> _The problem_: Lower down are entries containing pictures. Copy exactly, without those pictures, the lines from the line with "Star Wars Rebels: The" through the line with "2012 Cadillac CTS".

> _Input material_:
○ ○ ○ ○ ○ ○ ○

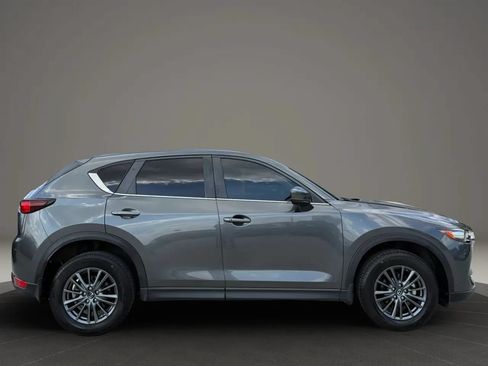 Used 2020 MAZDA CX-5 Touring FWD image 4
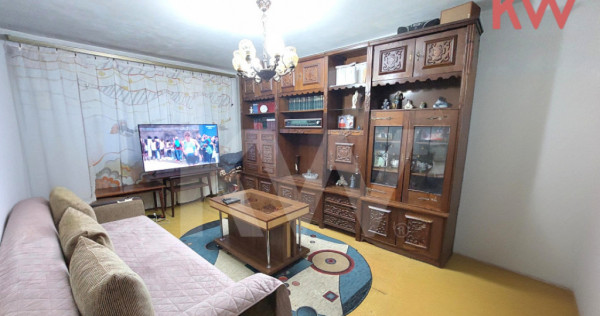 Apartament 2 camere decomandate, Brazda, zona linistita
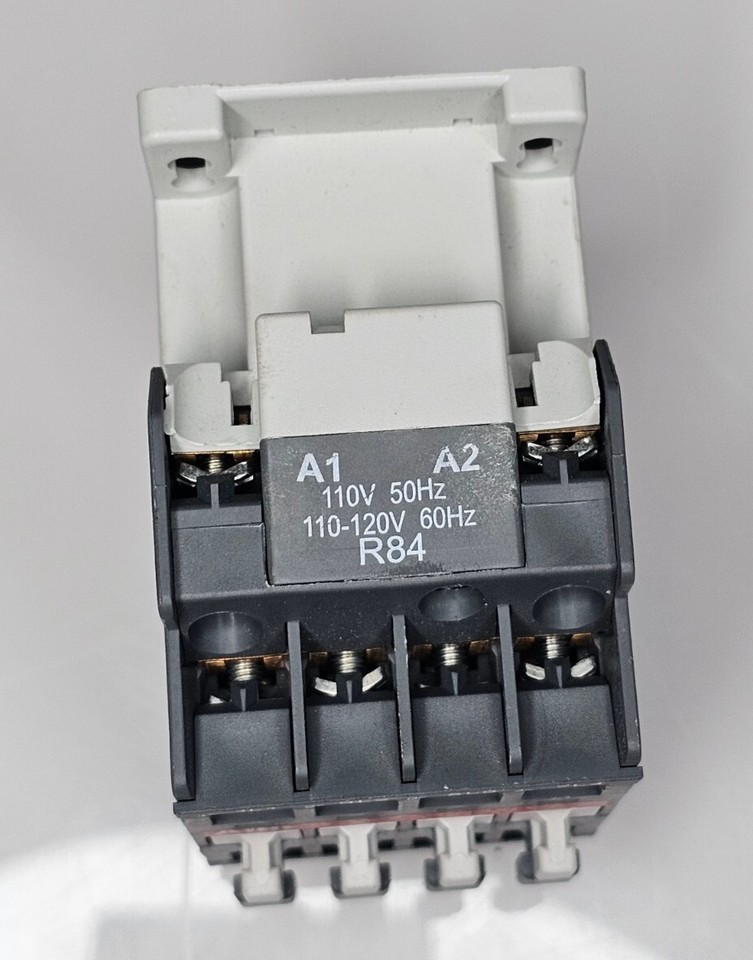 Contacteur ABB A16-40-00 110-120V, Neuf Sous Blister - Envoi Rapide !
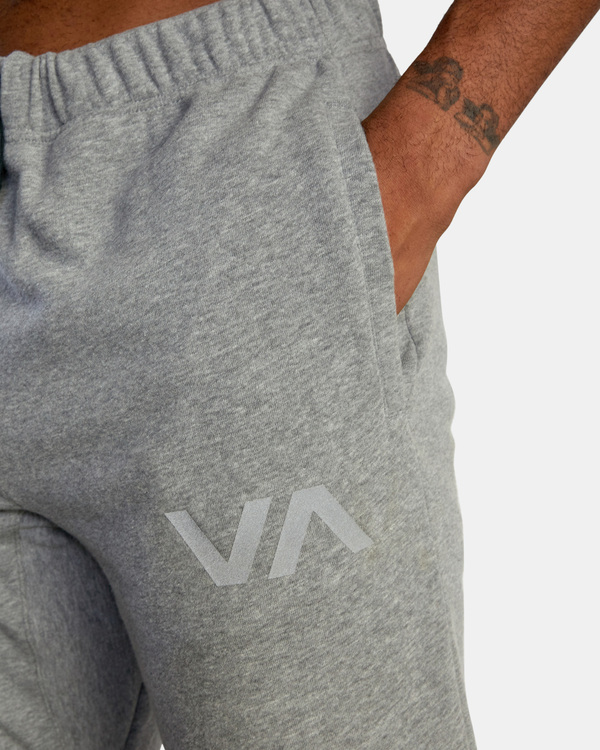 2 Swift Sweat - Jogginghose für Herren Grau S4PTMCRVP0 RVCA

○ ○ ○ ○ ○ ○ ○

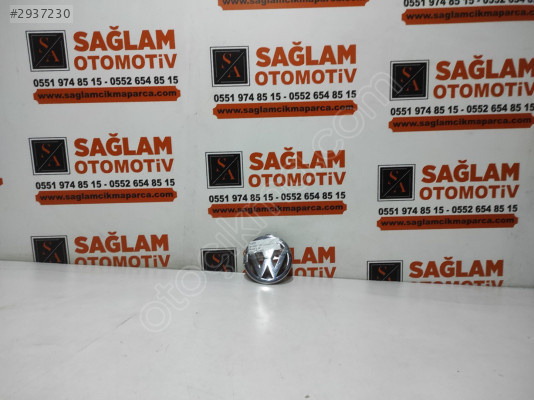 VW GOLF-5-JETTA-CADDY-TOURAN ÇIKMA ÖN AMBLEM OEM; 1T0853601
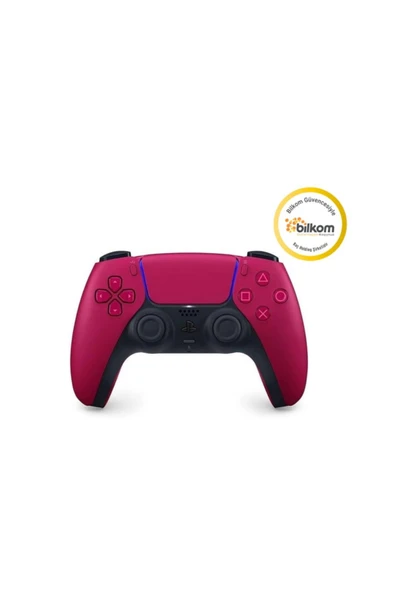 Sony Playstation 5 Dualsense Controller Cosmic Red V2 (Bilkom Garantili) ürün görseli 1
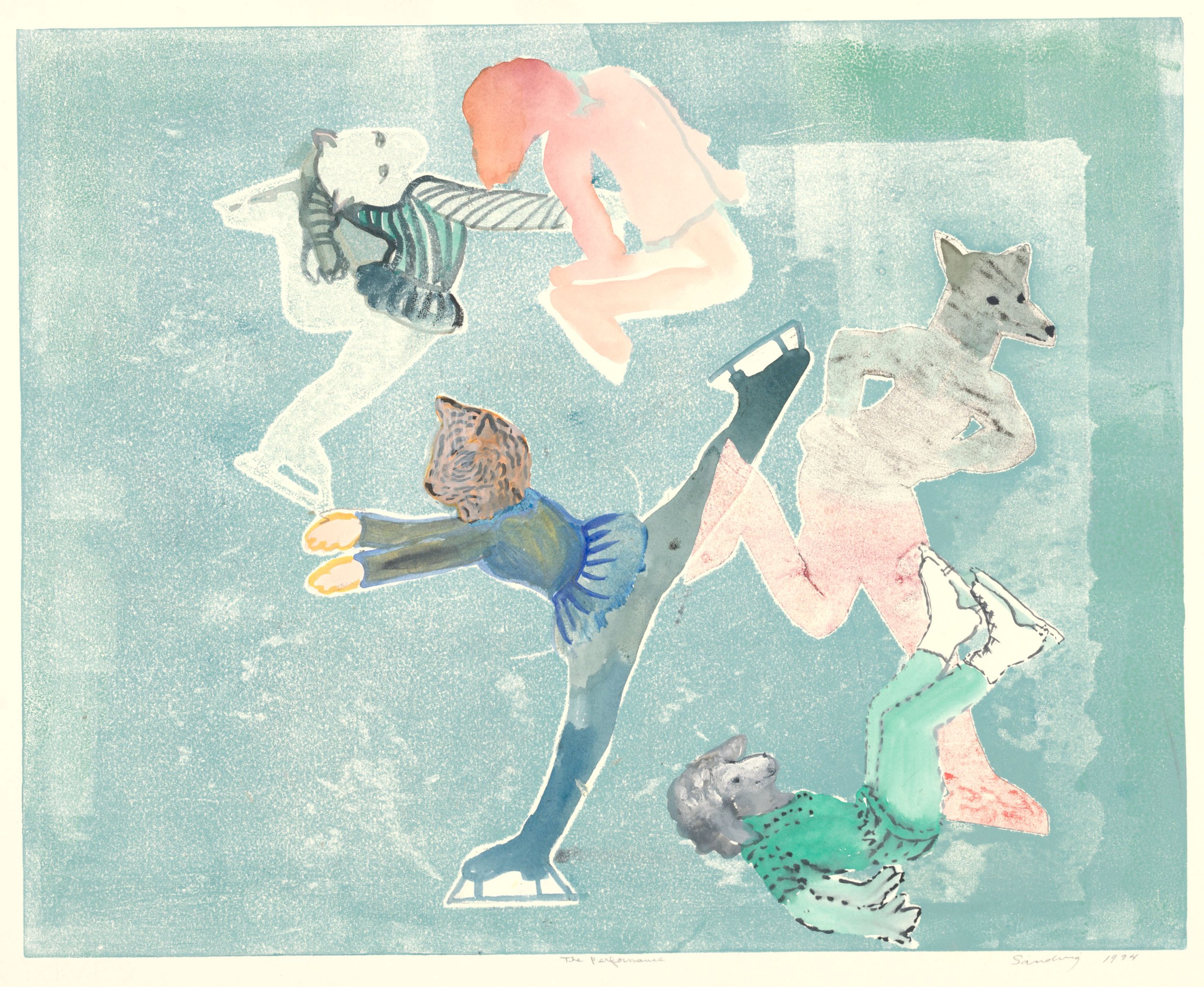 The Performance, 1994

○ ○ ○ ○ ○ ○ ○

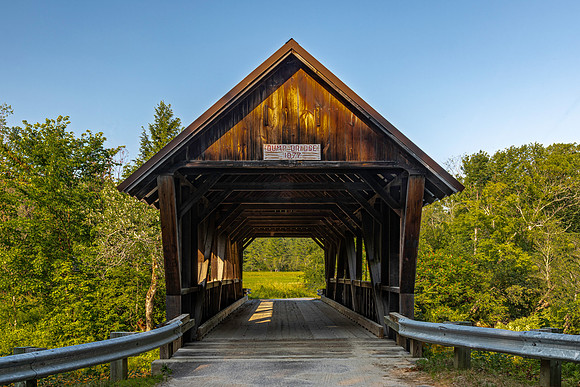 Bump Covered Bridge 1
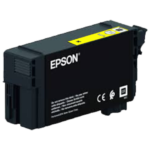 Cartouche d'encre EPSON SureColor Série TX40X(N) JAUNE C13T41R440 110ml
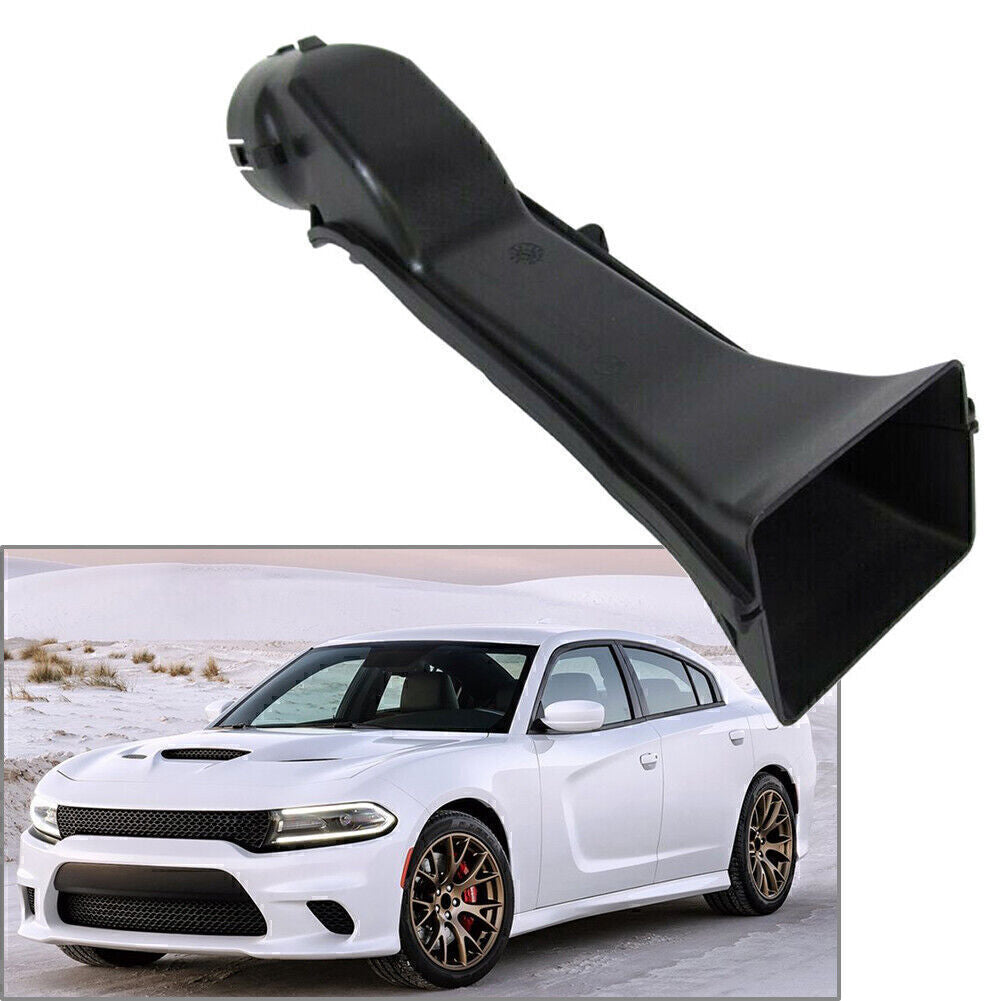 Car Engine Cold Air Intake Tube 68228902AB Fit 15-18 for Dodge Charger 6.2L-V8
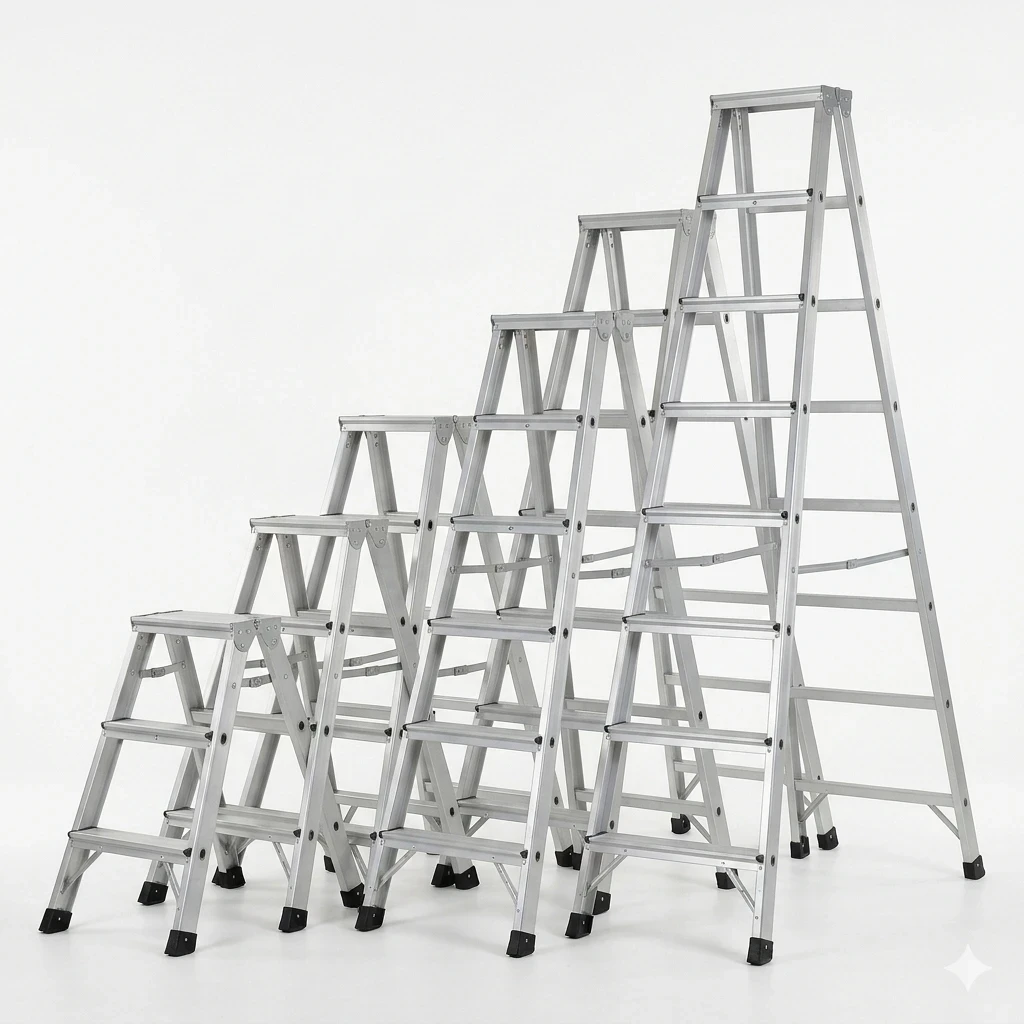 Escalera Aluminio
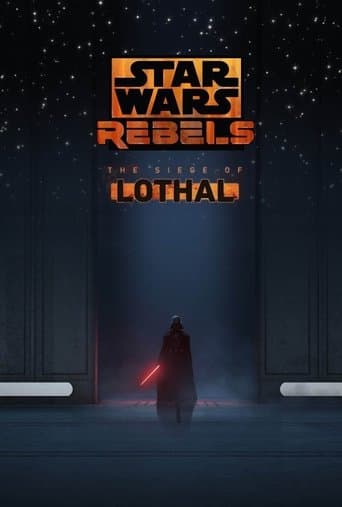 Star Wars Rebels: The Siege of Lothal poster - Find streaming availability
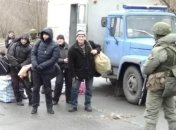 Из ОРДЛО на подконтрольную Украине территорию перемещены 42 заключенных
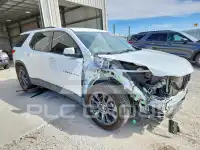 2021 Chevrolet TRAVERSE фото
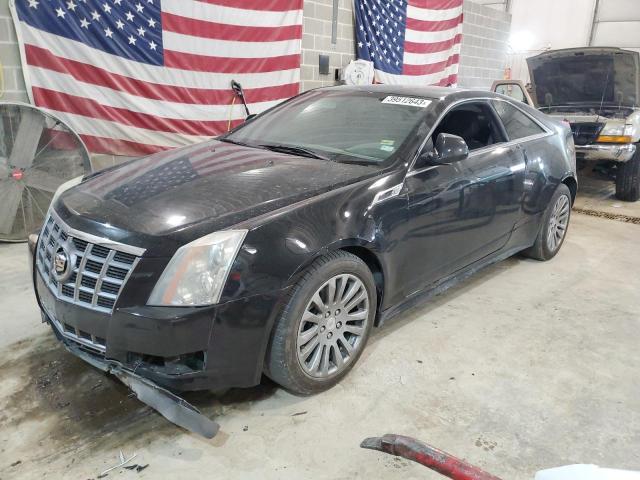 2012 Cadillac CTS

○ ○ ○ ○ ○ ○ ○

> _Output_:
 Star Wars Rebels: The Siege of Lothal poster - Find streaming availability
 Из ОРДЛО на подконтрольную Украине территорию перемещены 42 заключенных
 2021 Chevrolet TRAVERSE фото
 2012 Cadillac CTS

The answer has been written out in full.